Coinbase Global has given back its entire post-earnings recovery in less than a week, and the options market is now flashing its most defensive reading of the past year.
The options signal is the sharpest data point this week. The put/call ratio jumped to 0.87 on Tuesday — more than 3.6 standard deviations above its 20-day mean of 0.73, and the highest reading in 52 weeks outside the 0.90 peak. That is a dramatic acceleration from the already-elevated 0.75 flagged in last week's note, meaning hedging demand has intensified rather than faded as the stock fell. The prior note observed that defensive positioning had not unwound after the June 16 earnings print; it has since deepened materially.
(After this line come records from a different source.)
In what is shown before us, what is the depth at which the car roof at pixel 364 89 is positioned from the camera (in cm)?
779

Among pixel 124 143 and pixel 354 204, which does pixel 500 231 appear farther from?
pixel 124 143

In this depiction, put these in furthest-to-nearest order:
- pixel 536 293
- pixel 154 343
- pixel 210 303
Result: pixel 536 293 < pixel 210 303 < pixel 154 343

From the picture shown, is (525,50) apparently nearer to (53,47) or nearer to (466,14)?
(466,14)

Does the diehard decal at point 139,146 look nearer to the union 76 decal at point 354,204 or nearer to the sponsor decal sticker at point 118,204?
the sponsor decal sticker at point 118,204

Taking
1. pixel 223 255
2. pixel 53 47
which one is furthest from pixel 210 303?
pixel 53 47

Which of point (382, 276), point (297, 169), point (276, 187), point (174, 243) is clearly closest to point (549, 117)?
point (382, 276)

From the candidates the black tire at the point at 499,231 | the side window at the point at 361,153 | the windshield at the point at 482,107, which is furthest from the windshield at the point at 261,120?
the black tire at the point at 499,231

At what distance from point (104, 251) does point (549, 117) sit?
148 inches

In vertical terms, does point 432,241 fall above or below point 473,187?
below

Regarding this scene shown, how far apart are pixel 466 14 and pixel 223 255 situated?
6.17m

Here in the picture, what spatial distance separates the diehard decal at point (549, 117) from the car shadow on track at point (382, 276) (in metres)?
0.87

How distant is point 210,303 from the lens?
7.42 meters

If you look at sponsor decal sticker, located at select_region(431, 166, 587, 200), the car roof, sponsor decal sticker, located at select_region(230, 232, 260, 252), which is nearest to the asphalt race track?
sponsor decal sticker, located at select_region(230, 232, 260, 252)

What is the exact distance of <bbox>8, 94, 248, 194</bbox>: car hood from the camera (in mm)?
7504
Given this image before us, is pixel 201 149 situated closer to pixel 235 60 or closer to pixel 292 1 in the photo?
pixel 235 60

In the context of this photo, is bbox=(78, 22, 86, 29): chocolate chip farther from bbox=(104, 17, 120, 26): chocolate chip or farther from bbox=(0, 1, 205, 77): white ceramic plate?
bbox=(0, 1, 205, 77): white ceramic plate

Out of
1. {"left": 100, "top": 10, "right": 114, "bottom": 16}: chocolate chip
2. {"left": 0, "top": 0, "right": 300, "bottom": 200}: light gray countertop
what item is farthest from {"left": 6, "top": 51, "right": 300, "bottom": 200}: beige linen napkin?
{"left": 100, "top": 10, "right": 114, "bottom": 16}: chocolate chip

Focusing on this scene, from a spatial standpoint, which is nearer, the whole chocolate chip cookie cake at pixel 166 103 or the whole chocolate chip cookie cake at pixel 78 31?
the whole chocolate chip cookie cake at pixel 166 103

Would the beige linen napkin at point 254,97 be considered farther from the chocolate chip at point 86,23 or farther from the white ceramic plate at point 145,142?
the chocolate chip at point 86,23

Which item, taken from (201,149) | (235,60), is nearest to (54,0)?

The short interest picture adds context without amplifying the alarm. At 10.8% of free float, shorts remain a meaningful presence — but the trend is actually easing, down roughly 2.4% on the week and 7.2% over the past month. That means the put-buying spike is not being driven by new short-sellers piling in; it looks more like existing holders reaching for downside protection. Borrow conditions are consistent with that read: cost to borrow has edged up 13% on the week to 0.47%, but that is still cheap in absolute terms. Availability is loose at around 336% of short interest, well above the 52-week low of 255%, meaning the lending pool is not under any real stress.
The price action tells the story plainly. COIN closed at $158.18, down 4% on the day and 6.6% on the week — erasing the bounce from $152 that followed the June 16 earnings release described in last week's note. The stock is now 14.5% lower than a month ago. The peer group has broadly sold off too: GEMI fell 13.6% on the week, BLSH dropped 12.8%, and GLXY shed 6.8%, suggesting this is a sector-wide de-risking rather than anything specific to Coinbase. HOOD was the relative outperformer, up 5.2% on the week.
On the Street, the bulls remain louder than the bears — but a gap is opening between conviction and price. Five analysts reiterated Buy or Overweight ratings on June 17, with targets ranging from $220 to $280, all well above the current price. The mean target of $230 implies roughly 45% upside from here, a spread that reflects either genuine conviction or targets that haven't caught up with the drawdown. The neutral camp has been trimming: Baird cut its target twice in the past six weeks, landing at $142 — actually below the current price — while B. Riley reduced to $203 from $243 in early June. The factor scorecard adds nuance: the 30-day EPS momentum rank is very strong at 94th percentile, and the analyst recommendation divergence score also ranks 94th, indicating the bull-bear split is unusually wide relative to history. The short score of 56.5 has been grinding higher through the week, even as raw short interest has eased.
Valuation multiples have compressed with the stock. The PE has fallen roughly 11 points over 30 days to around 57x, and EV/EBITDA has come in to 15.3x. Those are not distressed levels for a crypto-infrastructure business growing forward EPS at triple-digit rates year-on-year, but they are sensitive to any deterioration in trading volumes — which is precisely what the bear case centres on. Bulls point to Coinbase's regulatory positioning and B2B expansion; bears argue product overlap with peers and declining retail engagement cap the growth runway.
The next scheduled event is Q2 earnings on August 6. Between now and then, the question is whether the options skew — now near its annual extreme — reflects genuine fundamental concern or simply a crowded hedge that unwinds if crypto prices stabilise.